> Exercise passage
☆ ☆ ☆ ☆ ☆ ☆ ☆
# More a bummer than a blooper............!



## LaFoto (Jan 25, 2006)

...but in this wilderness I lost my polarizer the other day, and all my searching for it yesterday was in vain... 

















(I took these yesterday after I had searched the area high and low, with no success ... and as soon as the ground will be unfrozen again, it will be all swampy, too swampy to even set foot in there, and my polarizer will sink into the mud... :cry: )


I took these on the day I lost it:











Riverbank-impressions, and I KNOW I still had it when I took these.

And in here it might have gone...






When I repacked the camera once back at the car it was gone.... whuuaaaaah :cry:


----------



## ShaCow (Jan 25, 2006)

bwaahahahahahahh ... awwwww.. did you ever find it?


----------



## LaFoto (Jan 25, 2006)

No, I did NOT.
And won't.
Today it snowed all over this (including my polariser). Once we'll get a thaw, it will sink into the mud. :cry: :cry: :cry:


----------



## Fate (Jan 26, 2006)

Maybe one day..... like 1000 years from now some alien will stumble accross it  Damn, i gota stop watching x-files


----------



## puzzle (Jan 27, 2006)

Sorry about the polarizer - but Fate has a good point (well maybe not the alien part  ) Just think in hundreds of years time, _your_ polarizer could be an artefact found in an archeological dig! Their understanding of our age will be increased because of it!!

No kidding, my mother always says she wants to be buried and not cremated because she wants archeologists to be able to find out things about us from her :shock:


----------



## jocose (Jan 27, 2006)

Fate said:
			
		

> Maybe one day..... like 1000 years from now some alien will stumble accross it  Damn, i gota stop watching x-files


 
If it were the X-Files, wouldn't be more likely that the aliens would ahve discovered the polarizer 1000 years AGO in that weird time distortion kind of thing?
☆ ☆ ☆ ☆ ☆ ☆ ☆
> Job 1
Say whether each statement agrees with the polarizer thread. Answer yes or no, and quote the words of the thread that decide it.
(a) LaFoto still had the polarizer while taking the riverbank pictures.
(b) After searching, LaFoto eventually found the polarizer.
(c) puzzle's mother would rather be cremated than buried.
> Job 2
Reproduce part of the polarizer thread, beginning at the words "## jocose (Jan" and stopping after the words "kind of thing?".

> Material provided
☆ ☆ ☆ ☆ ☆ ☆ ☆
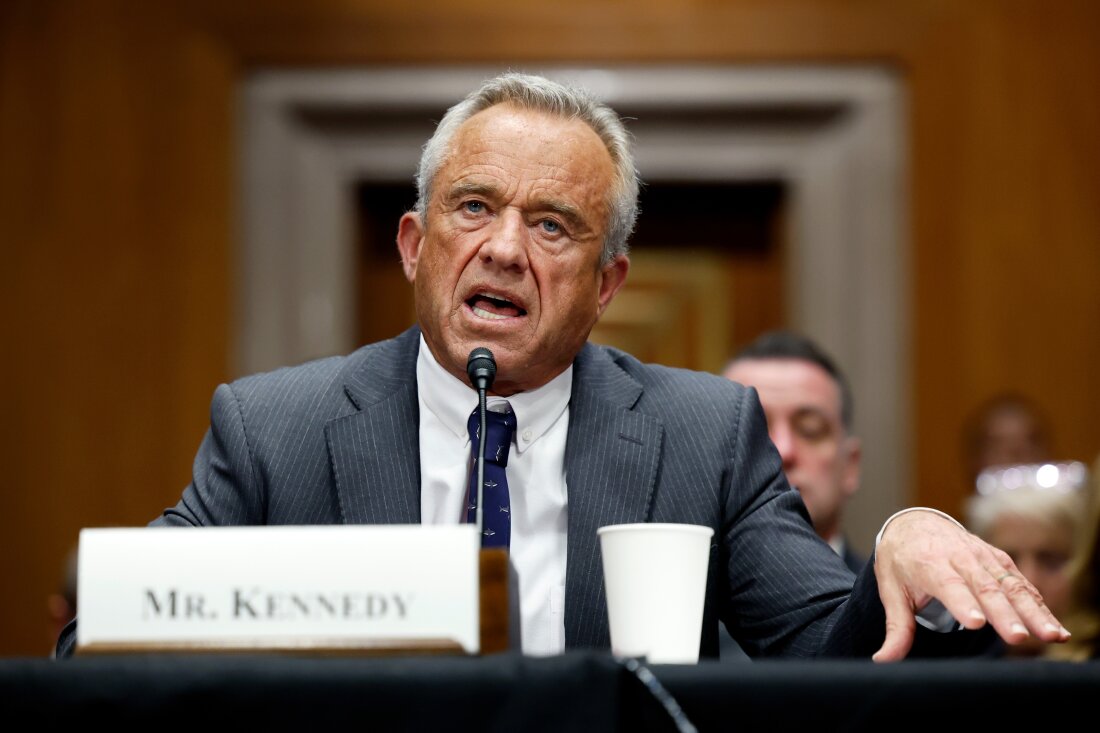 RFK Jr. has been voted out of committee! 

He will now head to the full Senate vote for confirmation! 

This is HUGE!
☆ ☆ ☆ ☆ ☆ ☆ ☆
> Answer space 1
(a) Yes. "I KNOW I still had it when I took these."
(b) No. "No, I did NOT."
(c) No. "she wants to be buried and not cremated"

> Answer space 2
## jocose (Jan 27, 2006)

Fate said:
			
		

> Maybe one day..... like 1000 years from now some alien will stumble accross it  Damn, i gota stop watching x-files


 
If it were the X-Files, wouldn't be more likely that the aliens would ahve discovered the polarizer 1000 years AGO in that weird time distortion kind of thing?